Kyle Morawski, MD, MPH; Yoni Dvorkis, MPH; and Craig B. Monsen, MD, MS
The authors aimed to develop a rigorous technique for predicting hospitalizations using data that are already available to most health systems.
Other Statistical Tests

For continuous variables, we report means and SDs. For noncontinuous variables, we report counts and percentages. For normally distributed data, we applied the t test. For nonnormally distributed data, we applied the Wilcoxon test. For comparisons between categorical variables, we used the Fisher test.

Sensitivity Testing

Although the canonical model included EHR and claims data, we sought to identify which category of variables most contributed to model performance. We trained 15 models testing 2 dimensions of model characteristics.

The first dimension compared models developed from different data sources: EHR data only, claims data only, or both. The EHR data–only models used information drawn from the EHR (eg, medication use categories were ascertained as positive if the patient had a medication order placed by a provider). The claims data–only models used information drawn from claims (eg, medication use categories were ascertained as positive if a patient had a medication dispense claim in the administrative data). In the models using both data sources, a categorical feature was ascertained to be positive if there was evidence from either the EHR or claims data.

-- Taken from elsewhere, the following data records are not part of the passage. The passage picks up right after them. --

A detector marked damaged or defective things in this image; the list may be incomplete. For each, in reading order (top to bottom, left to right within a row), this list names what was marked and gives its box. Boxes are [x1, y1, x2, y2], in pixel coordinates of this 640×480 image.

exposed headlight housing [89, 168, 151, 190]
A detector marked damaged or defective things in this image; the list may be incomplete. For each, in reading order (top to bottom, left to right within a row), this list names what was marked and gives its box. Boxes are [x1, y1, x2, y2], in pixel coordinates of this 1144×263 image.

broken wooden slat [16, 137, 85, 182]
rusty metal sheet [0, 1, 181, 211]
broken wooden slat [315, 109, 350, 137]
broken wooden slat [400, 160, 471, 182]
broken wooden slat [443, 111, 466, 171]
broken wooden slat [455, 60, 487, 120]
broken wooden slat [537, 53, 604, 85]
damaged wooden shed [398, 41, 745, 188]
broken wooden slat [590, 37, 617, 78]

The second dimension considered was variable types. Separate models were trained to include demographic variables only, diagnoses only, medications only, prior utilization only, or all variables combined. Model performance was assessed for training and testing sets using the C statistic.


Study Population

After exclusions, 363,855 patient-months were included for analysis, corresponding to 185,388 unique patients. Selected patient characteristics ascertained by combining EHR and claims data are summarized in Table 1. In aggregate, 5% of the study population had been hospitalized within 6 months of an index date.

Model Features

After excluding variables with low counts or protective factors, 169 variables were included in the final model. Diagnoses, demographics, and prior utilization were well represented among the top predictors (Figure 2). The features with the highest ORs for predicting future hospitalization were sickle cell anemia (OR, 52.72), lipidoses and glycogenosis (OR, 8.44), heart transplant (OR, 6.12), and age 76 years or older (OR, 5.32). A full list of final features is included in the eAppendix.

Model Performance
Model discrimination. Model discrimination varied widely, depending primarily on included variables. The predictive model using only prescription medications performed least well, with an AUC of 0.602. The model including all variable types, claims data, and EHR data performed best on the testing set, with an AUC of 0.846. There were no statistical differences in performance on the testing set among the 3 models including all variable types based on claims data alone (AUC, 0.840; 95% CI, 0.832-0.848), EHR data alone (AUC, 0.840; 95% CI, 0.831-0.848), or the claims and EHR data combined (AUC, 0.846; 95% CI, 0.838-0.853). Table 2 illustrates these results in more detail.

Model calibration. The best-performing model, which included all variable types from claims and EHR data combined, appeared to be well calibrated (Figure 3). Predicted probability of hospitalization at 6 months corresponded closely to the observed proportion of hospitalized patients when sorted into 10 bins of equal size (~7300 patients per bin). Further, the slope of the calibration was 0.96 (95% CI, 0.94-0.98) compared with a perfectly calibrated slope of 1.0. The model overestimated 6-month hospitalizations among those with the highest predicted risk.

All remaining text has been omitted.